──────── Excerpt to read ────────

I am passionate about helping community voices to be heard in policymaking and believe that research and community-based policymaking is the best way to deliver a more just and equal future for all. In my work at the City Office of Bristol City Council, I worked with communities, organisations, businesses and civil society groups, helping them engage effectively with the City Council, the Mayor & his Cabinet and with each other. At the University of Bristol, I worked with academics as they engaged in dialogue between a wide variety of community groups and local and national policymakers and politicians. I also supported work across Bristol’s Environment, Homes and Communities and Transport boards and the Bristol Advisory Committee on Climate Change. Since May 2025, I’ve been leading the Civic and Inclusivity team at the University of West of England (UWE). Our team’s ambition is to support UWE to better engage with and deliver for the West of England region and make the institution and region a more equal place to work and live. Our team leads the University’s partnership work with the Voluntary, Community and Social Enterprise sector and public sector organisations such as the local and regional government as well as supporting students, staff and partners by building equality within UWE.

In my role as a LPIP Place Fellow, I will be continuing and furthering this work, highlighting some of the new methods of community engagement that are emerging across the UK and Ireland. Working with researchers from the University of West England, the University of Bath and the University of Sussex, I will be helping to develop a replicable methodology for using arts-based methods for building relationships and engagement between businesses and local communities, especially in areas where citizens sense that they are being disproportionately affected by low-carbon policies and the impact of transient labour markets on community cohesion. This work will draw on challenges faced in Avonmouth, Galway and Durham and showcase how meaningful community engagement can lead to improved understanding across political and socio-economic boundaries.

This addresses four of the LPIP research themes:

The research findings will be made available in the form of a toolkit that consolidates the approach that the UWE team have been piloting in Avonmouth since April 2024, alongside comparative case studies and podcasts to share best practice, and the development of a training offer for national government or LPIPs to learn from these examples. We are also looking to share updates in the form of a podcast and in a multi-media format that showcases the arts-based approach to community engagement in action.

──────── Stored data ────────

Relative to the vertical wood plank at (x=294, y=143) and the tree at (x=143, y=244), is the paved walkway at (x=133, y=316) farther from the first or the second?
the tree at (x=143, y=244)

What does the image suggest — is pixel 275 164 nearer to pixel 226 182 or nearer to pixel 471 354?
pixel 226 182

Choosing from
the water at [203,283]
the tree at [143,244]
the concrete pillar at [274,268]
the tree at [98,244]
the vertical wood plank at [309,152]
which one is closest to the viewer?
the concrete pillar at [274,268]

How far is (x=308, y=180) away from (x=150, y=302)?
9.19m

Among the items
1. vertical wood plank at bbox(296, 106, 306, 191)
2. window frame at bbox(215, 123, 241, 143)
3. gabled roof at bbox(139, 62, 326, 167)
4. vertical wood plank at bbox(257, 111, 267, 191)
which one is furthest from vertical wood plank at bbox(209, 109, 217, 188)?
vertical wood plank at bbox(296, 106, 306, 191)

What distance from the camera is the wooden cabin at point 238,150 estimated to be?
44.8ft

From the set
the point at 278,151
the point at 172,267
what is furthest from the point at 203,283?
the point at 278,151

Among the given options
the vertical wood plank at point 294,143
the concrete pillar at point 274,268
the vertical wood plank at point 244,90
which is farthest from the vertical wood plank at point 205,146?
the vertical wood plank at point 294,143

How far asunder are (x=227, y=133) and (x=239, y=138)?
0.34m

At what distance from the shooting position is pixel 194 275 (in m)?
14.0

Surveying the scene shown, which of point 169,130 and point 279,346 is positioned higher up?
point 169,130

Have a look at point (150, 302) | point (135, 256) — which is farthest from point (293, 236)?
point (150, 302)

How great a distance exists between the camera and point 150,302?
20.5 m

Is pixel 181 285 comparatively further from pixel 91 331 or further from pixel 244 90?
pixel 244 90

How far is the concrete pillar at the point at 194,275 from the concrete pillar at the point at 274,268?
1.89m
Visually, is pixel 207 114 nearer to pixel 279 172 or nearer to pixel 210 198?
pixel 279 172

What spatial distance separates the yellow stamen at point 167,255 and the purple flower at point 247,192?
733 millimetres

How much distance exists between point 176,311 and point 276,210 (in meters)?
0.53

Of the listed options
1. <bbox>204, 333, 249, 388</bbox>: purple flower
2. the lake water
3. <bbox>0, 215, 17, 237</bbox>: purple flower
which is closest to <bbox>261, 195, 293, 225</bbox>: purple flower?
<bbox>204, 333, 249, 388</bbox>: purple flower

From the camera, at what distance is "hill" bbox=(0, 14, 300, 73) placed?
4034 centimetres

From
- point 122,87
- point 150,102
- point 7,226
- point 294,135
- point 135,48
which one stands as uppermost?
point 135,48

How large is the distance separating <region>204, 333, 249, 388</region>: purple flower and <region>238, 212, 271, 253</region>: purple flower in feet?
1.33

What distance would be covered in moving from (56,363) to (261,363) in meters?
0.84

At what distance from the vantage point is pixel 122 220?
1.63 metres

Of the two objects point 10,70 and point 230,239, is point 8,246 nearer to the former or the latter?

────────

In the profile above the entries, what purpose does the writer give for producing comparative case studies, podcasts and a training offer alongside the toolkit? Answer in one to three sentences.

The comparative case studies and podcasts are meant to share best practice. The training offer is being developed so that national government or LPIPs can learn from these examples.